The Most Distinguished Fault

There is one fault that distinguishes itself from all the rest by the level of support built in for it throughout the platform. This fault has its own attribute, its own behavior, works with any transport or protocol, is one of the few faults handled by the default fault converter, and even gets a mention in the standard that defines the concept of faults.

If you haven't figured out which fault I'm talking about by now, it's the MustUnderstand fault. I've talked about the MustUnderstand message header attribute and fault code before, but I'm pretty sure I haven't talked about the behavior (MustUnderstandBehavior) or exception type (it's an internal subclass of CommunicationException, so why worry about it though?).

MustUnderstand is an exceptional fault type in the sense that it is not dealt with at a particular protocol level. The meaning of a MustUnderstand fault is that some protocol that the sender speaks has not been properly dealt with by the receiver. In some cases, the sender doesn't care that the receiver can't understand a particular protocol. However, when the sender does care, it uses the MustUnderstand property of a message header to communicate that fact.

A MustUnderstand fault must be generated above any protocol channel that could potentially handle the message header. The fault is not an application fault, so it also must be generated below the application level. In WCF, the most common layer that meets these criteria is the dispatcher. The dispatcher checks through the message header collection looking to see if any header was marked as MustUnderstand but has not been marked as processed.

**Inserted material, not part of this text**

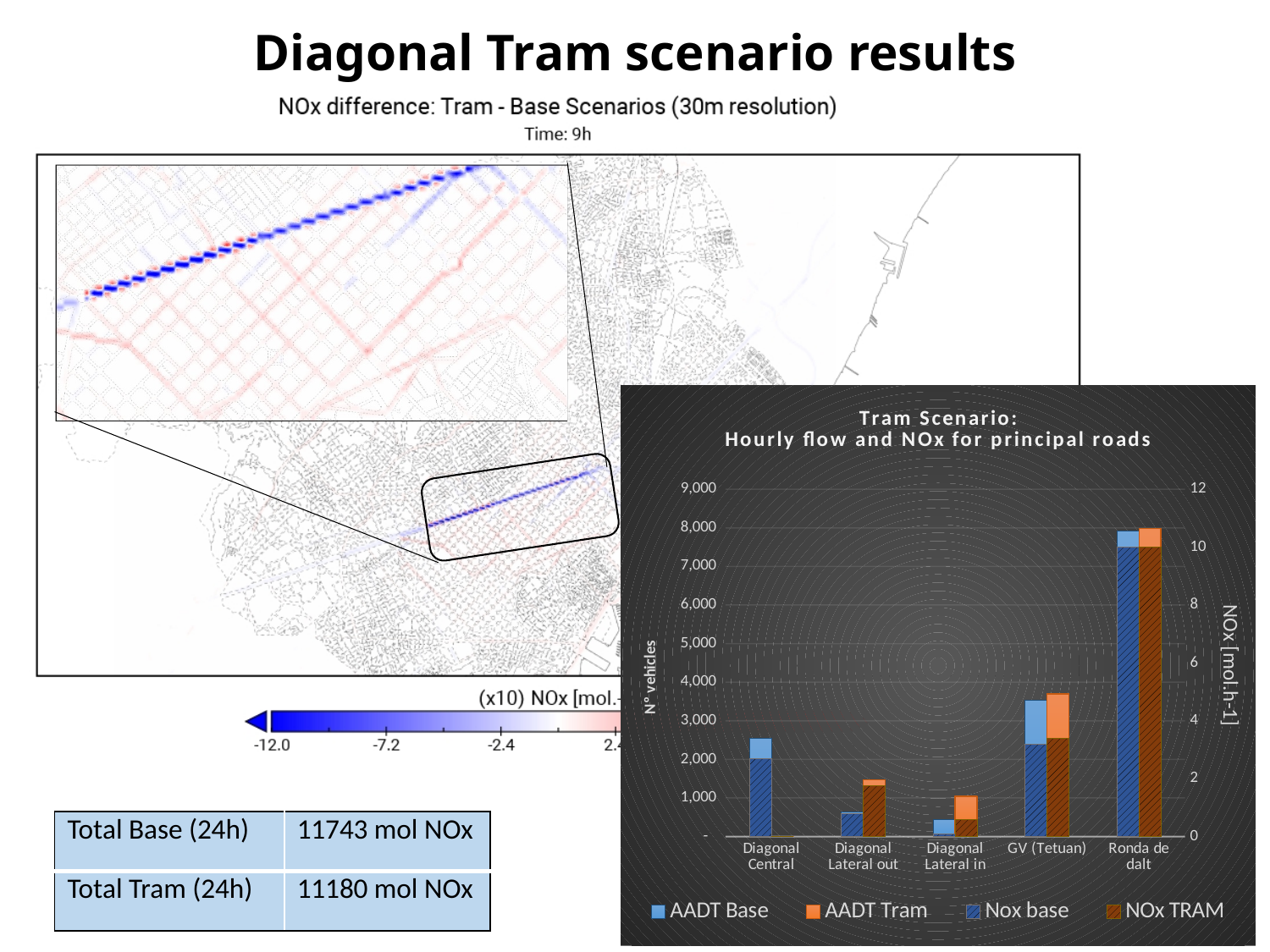
In the 'Tram Scenario' bar chart, for Diagonal Central, which is larger: AADT Base or AADT Tram? AADT Base In the 'Tram Scenario' bar chart, which road has the lowest AADT Tram value? Diagonal Central How many series does the legend of the 'Tram Scenario' bar chart list? 4 In the 'Tram Scenario' bar chart, for Diagonal Lateral out, which is larger: AADT Base or AADT Tram? AADT Tram In the 'Tram Scenario' bar chart, is the AADT Tram value for GV (Tetuan) greater or less than 3,000? greater What kind of chart is the 'Tram Scenario: Hourly flow and NOx for principal roads' chart? bar chart How many road categories are shown on the x axis of the 'Tram Scenario' bar chart? 5 In the 'Tram Scenario' bar chart, is the AADT Base value for Ronda de dalt greater or less than 7,000? greater In the 'Tram Scenario' bar chart, is the AADT Base value for Diagonal Central greater or less than 3,000? less In the 'Tram Scenario' bar chart, which road has the highest AADT Base value? Ronda de dalt What is the label of the right-hand vertical axis of the 'Tram Scenario' bar chart? NOx [mol.h-1]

If so, the dispatcher throws an exception. Performing this check in the runtime is prompted by the MustUnderstand endpoint behavior. There shouldn't be anyone attempting to handle the exception, so it will eventually reach a fault converter. At the fault converter, the exception is converted to a standardized MustUnderstand fault. If you're using SOAP 1.2, then you'll also have headers added to the fault message covering all of the other known unhandled message headers. Otherwise, all that is available is the header that was first noticed to not be understood.